International Monetary Fund Managing Director Kristalina Georgieva has rebuked the United Kingdom over its planned tax cuts, telling its finance minister and central bank chief that their policies should not be contradictory.
Her comments on Thursday during the IMF and World Bank annual meetings in Washington highlighted concerns about financial market turmoil triggered by the UK’s proposed “mini-budget” of increased spending and tax cuts that were threatening to overshadow bigger economic challenges, such as the fight against inflation and the impact of the war in Ukraine.
Georgieva told a news conference that she discussed with British finance minister Kwasi Kwarteng and Bank of England Governor Andrew Bailey the need for “policy coherence and communicating clearly … so in this jittery environment there would be no reasons for more jitters.”
“Our message to everybody, not just to the UK, at this time: fiscal policy should not undermine monetary policy because, if it does, the task of monetary policy only becomes harder and it translates into the necessity of even further increases of rates and tightening of financial conditions,” Georgieva said. “So don’t prolong the pain.”
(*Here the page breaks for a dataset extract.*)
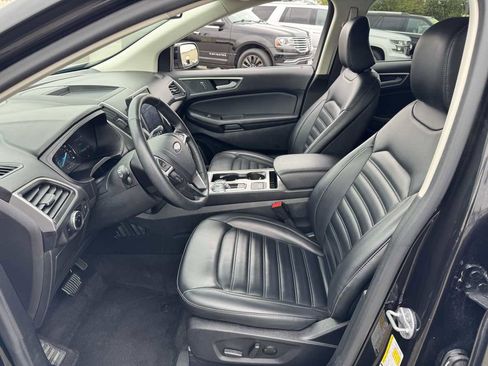 Used 2024 Ford Edge SEL image 23
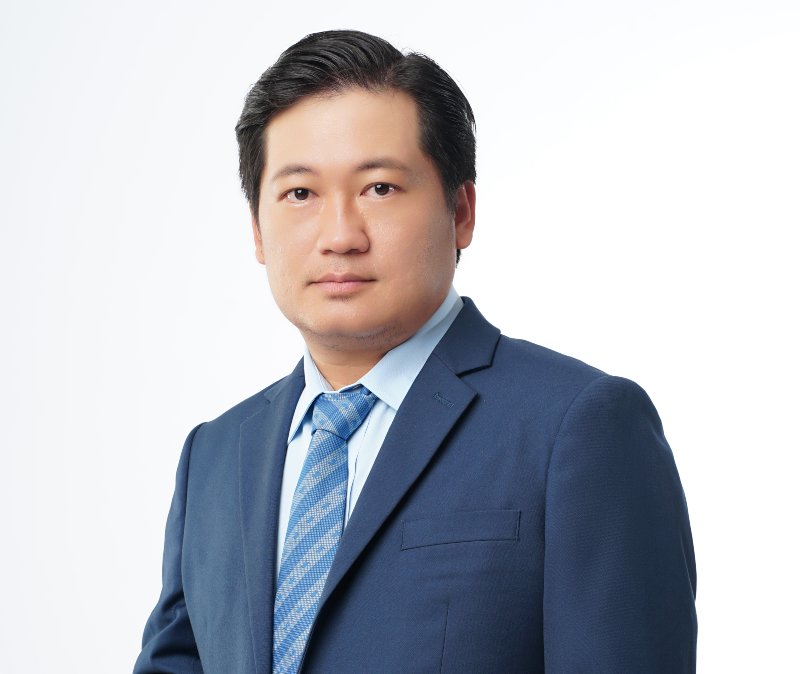 Ông Dương Nhất Nguyên - Chủ tịch Hội đồng Quản trị VietBank nhiệm kỳ 2021-2025. Ảnh: Vietbank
Monetary policy is the policy adopted by the monetary authority of a country to set interest rates and control the money supply, while fiscal policy is the use of government spending and taxation to influence the economy.
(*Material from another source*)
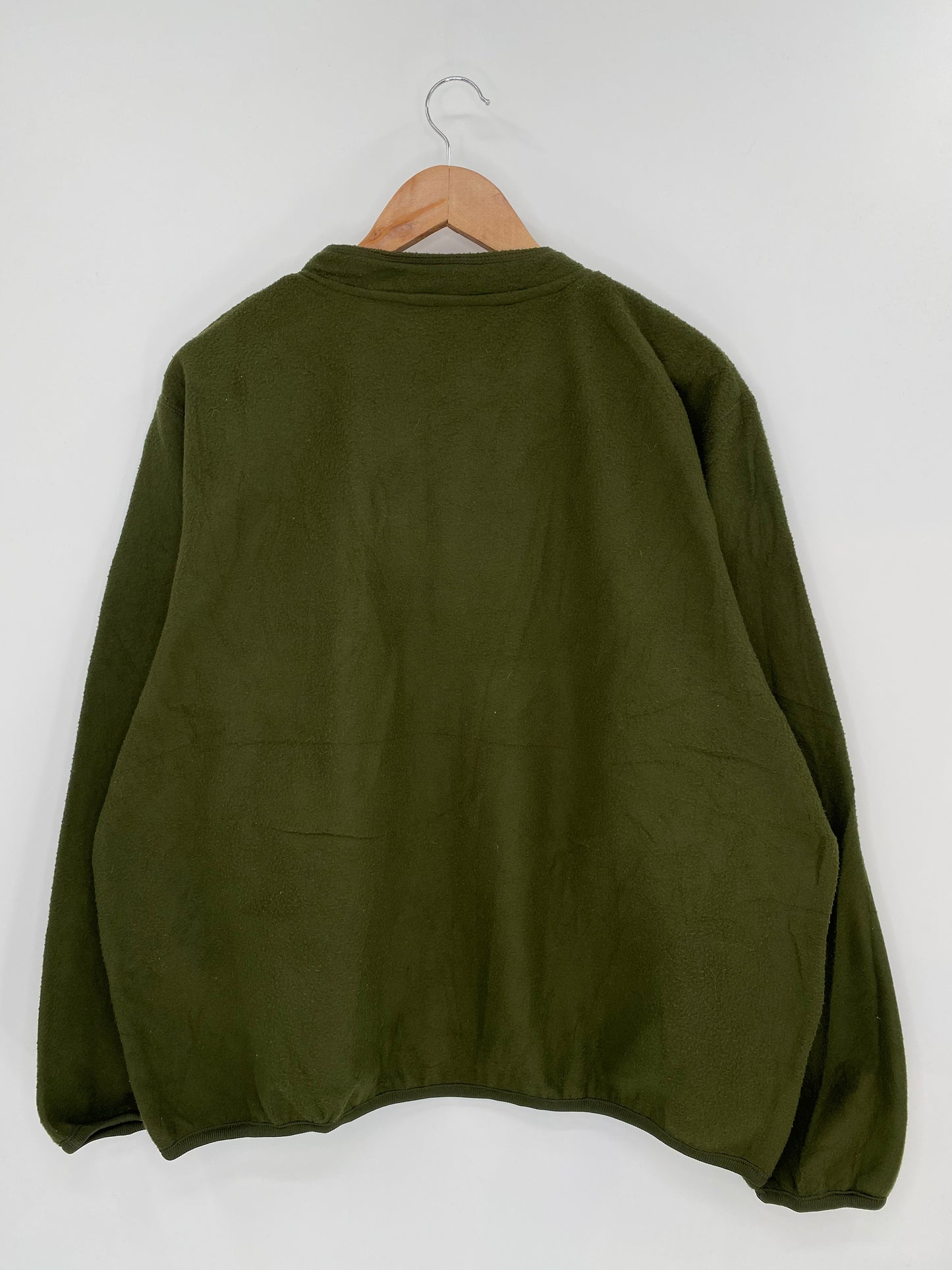 90's DISNEY MICKEY Size M Vintage Fleece Shirt / 8087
The IMF chief said that any recalibration of policies should be led by evidence. And right now, the evidence points to the need for governments to keep up their fight against inflation, even though doing so increases the risk of a global recession.
Avoiding spotlight
Kwarteng has taken a low profile at the first IMF and World Bank in-person meetings in more than three years, and was not present at a G20 finance ministers and central bank governors meeting on Thursday, according to British media reports.
In a BBC television interview on the sidelines of the meetings, Kwarteng said he was focused on delivering the mini-budget and economic growth after media reported that the British government was considering reversing parts of the plan.
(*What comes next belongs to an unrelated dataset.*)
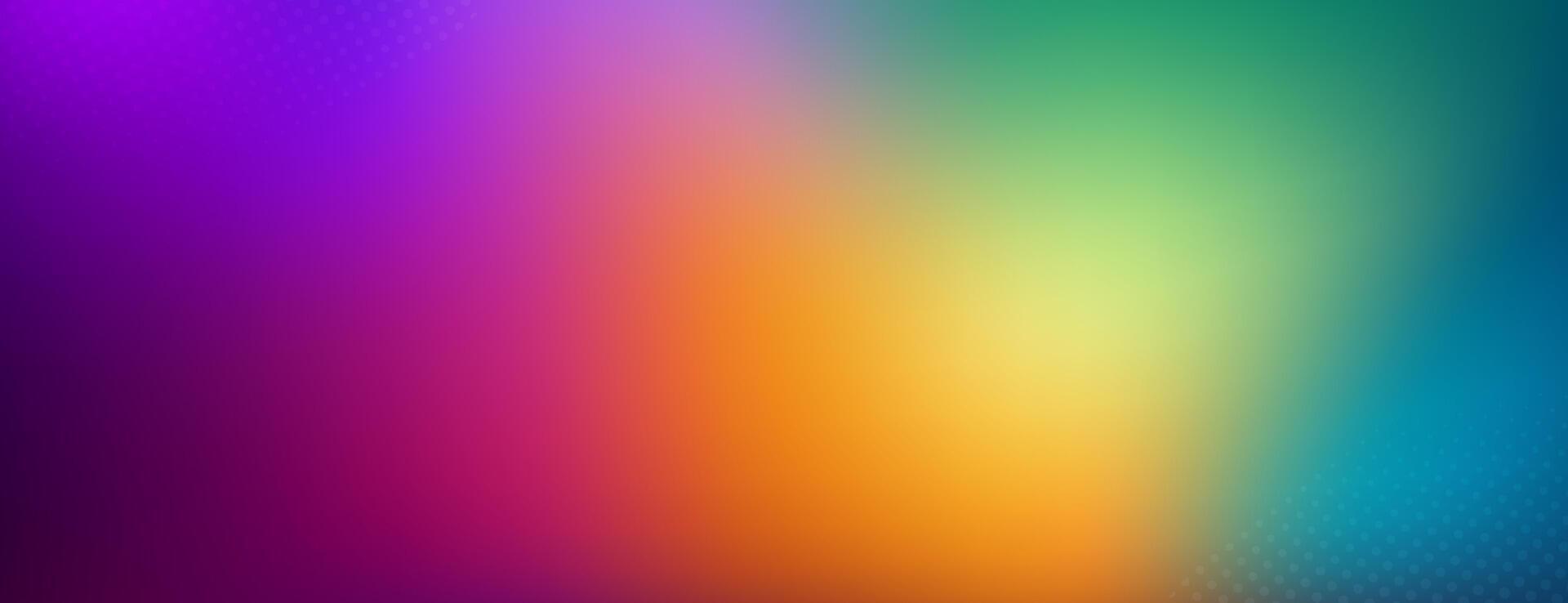Colorful abstract background design vector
“Our position hasn’t changed. I will come up with the medium-term fiscal plan on the 31st of October, as I said earlier in the week, and there will be more detail then,” Kwarteng told the BBC.
Asked repeatedly about the reports of a possible U-turn on his plan to freeze the corporate tax rate – rather than allow it to increase, as planned by his predecessor Rishi Sunak – Kwarteng repeated that he was focused on his growth plan and added that he expected to continue as finance minister.
But Georgieva said the Bank of England’s decision to intervene in sovereign debt markets “was appropriate” to preserve financial stability and does not interfere with the bank’s main monetary policy objectives of price stability.
Georgieva said the chance of a global recession was now about 25 percent, citing diminished IMF forecasts driven by increased pressures from inflation, rising interest rates and war-driven spikes in energy and food prices.
Her comments came as new US data showed that consumer price inflation in September rose by a stronger-than-expected, 0.4 percent – an annual rate of 8.2 percent – reinforcing expectations that the Federal Reserve would increase interest rates by another three-quarters of a percentage point next month.
Georgieva said the IMF is still urging central banks to keep tightening monetary policy, “because inflation has been quite stubborn and the risk of inflation expectations de-anchoring has become more visible.”
“We cannot possibly allow inflation to become a runaway train,” Georgieva added.
Asked whether inflation could be tamed while the war in Ukraine is still raging, Georgieva said that monetary tightening would help control prices because it would cool demand and reduce energy, food and other commodity prices “independent of whether the war goes on or not”.
But more study was needed, she said, to understand the effect of supply chain restructurings and geopolitical fragmentation of the global economy on longer-term price movements.